昔の競馬で競走馬が他の馬を蹴り倒す事件があった→ウマ娘の漫画でギャグめに再現→当時悲しんだ競馬記者がお気持ち表明、ということらしい。

気に障るポイントは人それぞれなのでどうこう言うつもりはないけれど、ウマ娘から競馬を知ったお客さんの自分からすると競馬ファンの「馬を愛する心」に解せないところがある。もともと負けたら屠殺されるような殺伐とした世界なのに、ケガや病気などに心を痛めるのは切り分けが上手すぎるんじゃないだろうか。

屠殺という極端な話をせずとも、競走馬は人間側の都合で近親交配なんかも考慮して種付けされ、ケガや死の危険性のあるレースに走らせる。それに対し「競走馬は繊細な生き物なんです!」という主張をする人を見るたびに「じゃあ走らせなければいいんじゃ・・・?」と思わずにいられない。もちろん競走馬を競走させず牧場でのんびり寿命を迎えさせるビジネスは存在しないので、「走らせるな」はイコール「産むな」という話になってしまうのだけれど、実際ケガや安楽死の危険性を賭して走らせることを目的として生産された馬を救う方法・・・というと「産むな」しかないのかもしれない。

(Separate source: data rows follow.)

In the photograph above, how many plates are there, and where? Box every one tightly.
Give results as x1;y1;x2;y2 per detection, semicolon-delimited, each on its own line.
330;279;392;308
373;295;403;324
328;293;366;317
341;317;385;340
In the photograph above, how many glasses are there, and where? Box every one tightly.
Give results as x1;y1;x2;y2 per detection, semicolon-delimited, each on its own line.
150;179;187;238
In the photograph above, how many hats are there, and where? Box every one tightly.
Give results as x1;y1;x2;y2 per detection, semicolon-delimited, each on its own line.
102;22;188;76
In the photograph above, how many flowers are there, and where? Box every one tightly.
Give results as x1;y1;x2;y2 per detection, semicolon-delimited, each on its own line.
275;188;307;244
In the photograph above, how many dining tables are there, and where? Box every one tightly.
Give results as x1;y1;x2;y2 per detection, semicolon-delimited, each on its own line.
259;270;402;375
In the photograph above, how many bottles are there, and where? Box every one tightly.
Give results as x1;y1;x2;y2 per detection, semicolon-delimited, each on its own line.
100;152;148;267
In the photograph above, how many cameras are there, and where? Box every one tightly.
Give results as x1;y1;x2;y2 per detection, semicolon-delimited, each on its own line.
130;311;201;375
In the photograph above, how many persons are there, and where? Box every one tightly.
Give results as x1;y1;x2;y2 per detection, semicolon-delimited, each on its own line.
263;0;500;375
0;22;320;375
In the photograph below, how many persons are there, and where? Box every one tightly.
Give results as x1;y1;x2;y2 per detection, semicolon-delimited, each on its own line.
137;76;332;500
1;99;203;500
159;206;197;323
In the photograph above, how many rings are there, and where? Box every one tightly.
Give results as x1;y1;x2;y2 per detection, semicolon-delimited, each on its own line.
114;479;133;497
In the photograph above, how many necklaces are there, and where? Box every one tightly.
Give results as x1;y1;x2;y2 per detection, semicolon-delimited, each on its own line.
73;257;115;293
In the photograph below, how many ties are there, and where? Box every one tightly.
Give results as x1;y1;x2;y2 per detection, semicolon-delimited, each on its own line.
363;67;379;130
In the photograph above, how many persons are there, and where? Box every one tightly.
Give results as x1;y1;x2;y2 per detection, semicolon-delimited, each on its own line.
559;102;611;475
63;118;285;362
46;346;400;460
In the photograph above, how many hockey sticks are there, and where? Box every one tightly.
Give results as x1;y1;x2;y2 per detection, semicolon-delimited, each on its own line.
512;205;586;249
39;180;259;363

畜産に比べたら遥かに人道的というのはわかる。ただ畜産がまがりなりにも人間が食って生きるためという大義名分があるのに対し、競馬は完全に人間様の娯楽でギャンブルなのでやはり立場が弱い。動物愛護団体やヴィーガン等のムーブメントが刃を向けるのも時間の問題・・・というかもう目は付けられているのだろう。ブロイラー等への攻撃で手一杯だから見逃されているだけで。

「競馬を楽しむ」と「競走馬を愛する」の二つの心を両立させるには強靭な覚悟と精神力が必要だと思う。自分のような常人には競走馬のケガは仕方ないもの、と割り切った方が丁度いい距離なんじゃないかなあと思います。それでも競走馬が紡いできた歴史、レースで魅せたドラマに変わりはないはず。

そう考えるとやはりウマ娘はいい線を突いているなと思う。例えば現実で「サイレンススズカの大ファンでした!」と言っている人がいたらいやあんな人間が殺したような馬を好きになる権利は我々には無いだろと思わなくもないけど、これが「ウマ娘のサイレンススズカの大ファンです!」ならあんな人間が殺したような馬・・・をモチーフとしたキャラ儚くていいよね~になる。

ただ、仮に自分が馬主だったらウマ娘に許可は出さないと思う。それは馬を愛しているからではなく、こんなもん表に出すな、という理由で。